TEXT BLOCK:
####################

I thought to myself I need to do that work to bridge that gap because there are so many incredible authors and people that I speak to on a daily basis. We chat all the time. I support them by helping to promote their books. I read their books and everything as well. They deserve those tools and that knowledge to really learn how to basically make PR work for them. Being self-published should not be a detriment to that. And it also in my view does not have to cost hundreds of thousands of dollars a year.
James Blatch: Let's talk about the definition of PR. What's the scope of PR when you talk about it for writers?
Lillian Sue: PR in a nutshell is the most cost effective way to help you share your story with global audiences and to build relationships with the media. There's several different ways. Public relations is kind of, if you imagine an umbrella, and underneath that umbrella there's several different areas that you can build strategies focusing on.
So there's things like paid media is one. A lot of media will say, "Hey, if you want to be featured in an article or an interview, you'd have to pay for that piece of coverage." That's one area. The larger area that I tend to focus on with my clients primarily is earned media. So earned media is organic media that you don't pay for, and the media covers because they find your story compelling. One of the things that authors really gravitate towards when it comes to marketing is email and social media, and maybe even building a website because those things there's low barrier to entry, you don't have to pay for things. You can kind of launch it yourself and build your own audience.
With PR, the necessity there is learning how to tell your story in such a way that the media will want to engage with. So I tell authors all the time that the two big tenets of PR in general, no matter what strategy you're building, is storytelling and relationship building. And that goes across the board. And as I mentioned before, there's several different types of strategies you could look at. Thought leadership is one that you can undertake if you are looking at one of your goals is, "Hey, I want to present at book festivals and conferences. I want to be featured as a panellist. I want to have a table and have book signings there." Well, in order to get there, you have to build the foundation that shows the people running these conferences and these festivals that you know what you're talking about. And thought leadership is the way to do that. By writing and doing video posts that share your insights, your knowledge, your experiences, to really showcase the fact that you're able to educate people about the writing process, about editing, about self publishing, whatever it is.

####################

INFORMATION PROVIDED:
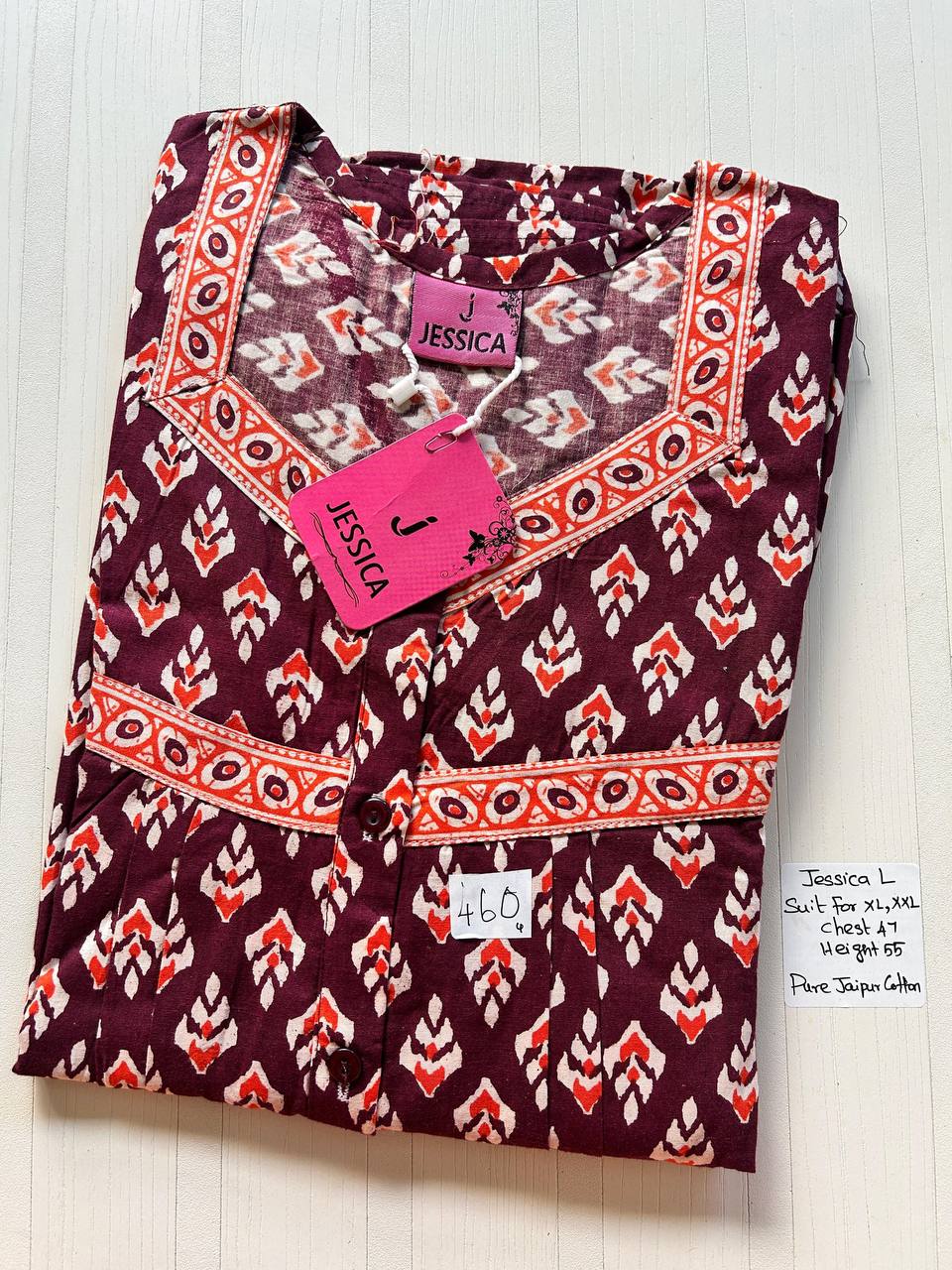 product-0.jpg BJ1036 Jessica Pleats Budget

####################

ACTIVITY LIST:
• A. In the PR interview, list each marketing channel that authors are said to gravitate toward.
• B. Reproduce the passage of the PR interview starting at "James Blatch: Let's" and ending at "strategies focusing on.".
• C. According to the PR interview, what is earned media?
The lines have no connection to the PR interview.

RESULTS FOR THE EXERCISE:
• A. Email, social media, a website

• B.
James Blatch: Let's talk about the definition of PR. What's the scope of PR when you talk about it for writers?
Lillian Sue: PR in a nutshell is the most cost effective way to help you share your story with global audiences and to build relationships with the media. There's several different ways. Public relations is kind of, if you imagine an umbrella, and underneath that umbrella there's several different areas that you can build strategies focusing on.

• C. Organic media that you don't pay for, which the media covers because they find your story compelling.